### PROBLEM DETAILS
Reproduce all of the items below, changing every "camera" to "observer" and leaving everything else unchanged.

### SUPPLIED MATERIAL
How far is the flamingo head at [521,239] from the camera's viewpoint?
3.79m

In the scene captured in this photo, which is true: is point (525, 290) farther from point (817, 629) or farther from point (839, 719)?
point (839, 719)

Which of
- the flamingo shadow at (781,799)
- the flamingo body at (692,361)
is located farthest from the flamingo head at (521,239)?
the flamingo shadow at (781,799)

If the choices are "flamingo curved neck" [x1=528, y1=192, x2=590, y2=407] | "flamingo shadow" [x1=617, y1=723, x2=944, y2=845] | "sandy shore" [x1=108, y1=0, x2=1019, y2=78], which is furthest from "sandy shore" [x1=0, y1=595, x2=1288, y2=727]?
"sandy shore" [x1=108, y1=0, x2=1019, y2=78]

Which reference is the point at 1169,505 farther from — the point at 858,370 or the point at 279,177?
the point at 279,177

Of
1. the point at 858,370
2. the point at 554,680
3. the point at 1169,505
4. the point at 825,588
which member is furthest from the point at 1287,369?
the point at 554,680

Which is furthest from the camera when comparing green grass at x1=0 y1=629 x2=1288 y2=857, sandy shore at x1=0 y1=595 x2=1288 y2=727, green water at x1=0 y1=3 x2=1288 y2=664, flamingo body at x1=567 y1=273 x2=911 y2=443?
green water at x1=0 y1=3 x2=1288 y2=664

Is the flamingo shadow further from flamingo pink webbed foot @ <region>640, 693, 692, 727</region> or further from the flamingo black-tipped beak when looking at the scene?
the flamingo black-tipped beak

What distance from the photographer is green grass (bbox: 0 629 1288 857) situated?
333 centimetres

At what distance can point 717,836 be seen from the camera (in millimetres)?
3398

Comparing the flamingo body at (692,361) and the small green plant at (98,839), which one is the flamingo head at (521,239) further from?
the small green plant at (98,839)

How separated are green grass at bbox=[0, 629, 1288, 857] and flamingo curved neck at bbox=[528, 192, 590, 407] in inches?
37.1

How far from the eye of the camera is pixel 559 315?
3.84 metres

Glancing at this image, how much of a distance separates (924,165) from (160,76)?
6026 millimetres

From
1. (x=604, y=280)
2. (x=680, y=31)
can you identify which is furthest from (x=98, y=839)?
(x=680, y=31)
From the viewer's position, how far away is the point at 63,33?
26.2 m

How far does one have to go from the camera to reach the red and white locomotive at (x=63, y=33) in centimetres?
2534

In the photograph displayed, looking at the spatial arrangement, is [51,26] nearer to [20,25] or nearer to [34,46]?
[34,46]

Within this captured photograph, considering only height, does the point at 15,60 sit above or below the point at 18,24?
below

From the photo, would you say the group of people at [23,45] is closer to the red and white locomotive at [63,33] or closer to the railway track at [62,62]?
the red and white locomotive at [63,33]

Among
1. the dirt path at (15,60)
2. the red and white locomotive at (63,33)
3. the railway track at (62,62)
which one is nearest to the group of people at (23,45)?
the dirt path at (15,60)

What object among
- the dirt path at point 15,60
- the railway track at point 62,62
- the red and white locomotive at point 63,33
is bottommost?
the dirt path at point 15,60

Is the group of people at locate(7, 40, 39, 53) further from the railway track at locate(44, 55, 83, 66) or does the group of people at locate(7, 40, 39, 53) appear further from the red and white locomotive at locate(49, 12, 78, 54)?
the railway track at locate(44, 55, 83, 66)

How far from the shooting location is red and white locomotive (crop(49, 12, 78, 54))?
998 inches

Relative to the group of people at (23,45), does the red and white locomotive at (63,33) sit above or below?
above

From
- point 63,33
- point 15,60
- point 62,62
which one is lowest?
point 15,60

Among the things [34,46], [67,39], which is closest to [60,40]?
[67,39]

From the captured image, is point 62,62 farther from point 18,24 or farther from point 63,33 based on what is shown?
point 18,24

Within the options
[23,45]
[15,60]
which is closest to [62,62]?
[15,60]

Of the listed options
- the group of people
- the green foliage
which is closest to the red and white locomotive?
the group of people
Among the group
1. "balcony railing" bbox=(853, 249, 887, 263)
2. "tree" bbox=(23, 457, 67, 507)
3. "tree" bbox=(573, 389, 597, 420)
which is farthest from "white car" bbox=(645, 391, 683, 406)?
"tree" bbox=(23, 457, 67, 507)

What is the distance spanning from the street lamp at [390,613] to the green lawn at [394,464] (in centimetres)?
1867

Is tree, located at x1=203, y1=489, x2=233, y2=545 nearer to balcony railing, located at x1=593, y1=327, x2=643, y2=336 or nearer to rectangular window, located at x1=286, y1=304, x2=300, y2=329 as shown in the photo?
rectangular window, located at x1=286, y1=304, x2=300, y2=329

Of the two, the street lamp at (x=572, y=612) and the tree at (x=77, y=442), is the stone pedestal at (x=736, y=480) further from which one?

### SOLUTION FOR THIS EXERCISE
How far is the flamingo head at [521,239] from the observer's viewpoint?
3.79m

In the scene captured in this photo, which is true: is point (525, 290) farther from point (817, 629) or farther from point (839, 719)?
point (839, 719)

Which of
- the flamingo shadow at (781,799)
- the flamingo body at (692,361)
is located farthest from the flamingo head at (521,239)?
the flamingo shadow at (781,799)

If the choices are "flamingo curved neck" [x1=528, y1=192, x2=590, y2=407] | "flamingo shadow" [x1=617, y1=723, x2=944, y2=845] | "sandy shore" [x1=108, y1=0, x2=1019, y2=78], which is furthest from "sandy shore" [x1=0, y1=595, x2=1288, y2=727]?
"sandy shore" [x1=108, y1=0, x2=1019, y2=78]

Which reference is the point at 1169,505 farther from — the point at 858,370 or the point at 279,177?
the point at 279,177

Of
1. the point at 858,370
2. the point at 554,680
3. the point at 1169,505
4. the point at 825,588
which member is furthest from the point at 1287,369?
the point at 554,680

Which is furthest from the observer when comparing green grass at x1=0 y1=629 x2=1288 y2=857, sandy shore at x1=0 y1=595 x2=1288 y2=727, green water at x1=0 y1=3 x2=1288 y2=664, flamingo body at x1=567 y1=273 x2=911 y2=443?
green water at x1=0 y1=3 x2=1288 y2=664

Is the flamingo shadow further from flamingo pink webbed foot @ <region>640, 693, 692, 727</region> or further from the flamingo black-tipped beak when looking at the scene?
the flamingo black-tipped beak

What distance from the photographer is green grass (bbox: 0 629 1288 857) situated?
333 centimetres

At what distance can point 717,836 be seen from the observer (in millimetres)?
3398

Comparing the flamingo body at (692,361) and the small green plant at (98,839), which one is the flamingo head at (521,239) further from?
the small green plant at (98,839)

How separated are green grass at bbox=[0, 629, 1288, 857] and flamingo curved neck at bbox=[528, 192, 590, 407] in inches?
37.1

How far from the eye of the observer is pixel 559 315?
3.84 metres

Glancing at this image, how much of a distance separates (924,165) from (160,76)?
6026 millimetres

From
1. (x=604, y=280)
2. (x=680, y=31)
can you identify which is furthest from (x=98, y=839)?
(x=680, y=31)
From the viewer's position, how far away is the point at 63,33?
26.2 m

How far does one have to go from the observer to reach the red and white locomotive at (x=63, y=33) in centimetres?
2534

In the photograph displayed, looking at the spatial arrangement, is [51,26] nearer to [20,25] or nearer to [34,46]?
[34,46]

Within this captured photograph, considering only height, does the point at 15,60 sit above or below the point at 18,24?
below

From the photo, would you say the group of people at [23,45] is closer to the red and white locomotive at [63,33] or closer to the railway track at [62,62]?
the red and white locomotive at [63,33]

Among
1. the dirt path at (15,60)
2. the red and white locomotive at (63,33)
3. the railway track at (62,62)
which one is nearest to the group of people at (23,45)?
the dirt path at (15,60)

What object among
- the dirt path at point 15,60
- the railway track at point 62,62
- the red and white locomotive at point 63,33
is bottommost?
the dirt path at point 15,60

Is the group of people at locate(7, 40, 39, 53) further from the railway track at locate(44, 55, 83, 66) or does the group of people at locate(7, 40, 39, 53) appear further from the red and white locomotive at locate(49, 12, 78, 54)?
the railway track at locate(44, 55, 83, 66)

How far from the shooting location is red and white locomotive (crop(49, 12, 78, 54))?
998 inches

Relative to the group of people at (23,45), does the red and white locomotive at (63,33) sit above or below?
above

From
- point 63,33
- point 15,60
- point 62,62
which one is lowest?
point 15,60

Among the things [34,46], [67,39], which is closest to [60,40]?
[67,39]

From the captured image, is point 62,62 farther from point 18,24 or farther from point 63,33 based on what is shown?
point 18,24

Within the options
[23,45]
[15,60]
which is closest to [62,62]?
[15,60]

Of the listed options
- the group of people
- the green foliage
which is closest to the red and white locomotive?
the group of people
Among the group
1. "balcony railing" bbox=(853, 249, 887, 263)
2. "tree" bbox=(23, 457, 67, 507)
3. "tree" bbox=(573, 389, 597, 420)
which is farthest from "white car" bbox=(645, 391, 683, 406)?
"tree" bbox=(23, 457, 67, 507)

What is the distance spanning from the street lamp at [390,613] to the green lawn at [394,464] (in centimetres)?
1867

Is tree, located at x1=203, y1=489, x2=233, y2=545 nearer to balcony railing, located at x1=593, y1=327, x2=643, y2=336 or nearer to rectangular window, located at x1=286, y1=304, x2=300, y2=329 as shown in the photo?
rectangular window, located at x1=286, y1=304, x2=300, y2=329

Of the two, the street lamp at (x=572, y=612) and the tree at (x=77, y=442), is the stone pedestal at (x=736, y=480) further from which one?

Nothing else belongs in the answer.